_Task statement_
Repeat the entries beneath in their entirety, precisely as given.
*** Available records ***
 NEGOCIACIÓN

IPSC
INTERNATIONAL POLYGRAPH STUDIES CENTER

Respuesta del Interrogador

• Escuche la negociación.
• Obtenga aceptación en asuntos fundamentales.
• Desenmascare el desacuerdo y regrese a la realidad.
*** End of Available records ***
_Output_
 NEGOCIACIÓN

IPSC
INTERNATIONAL POLYGRAPH STUDIES CENTER

Respuesta del Interrogador

• Escuche la negociación.
• Obtenga aceptación en asuntos fundamentales.
• Desenmascare el desacuerdo y regrese a la realidad.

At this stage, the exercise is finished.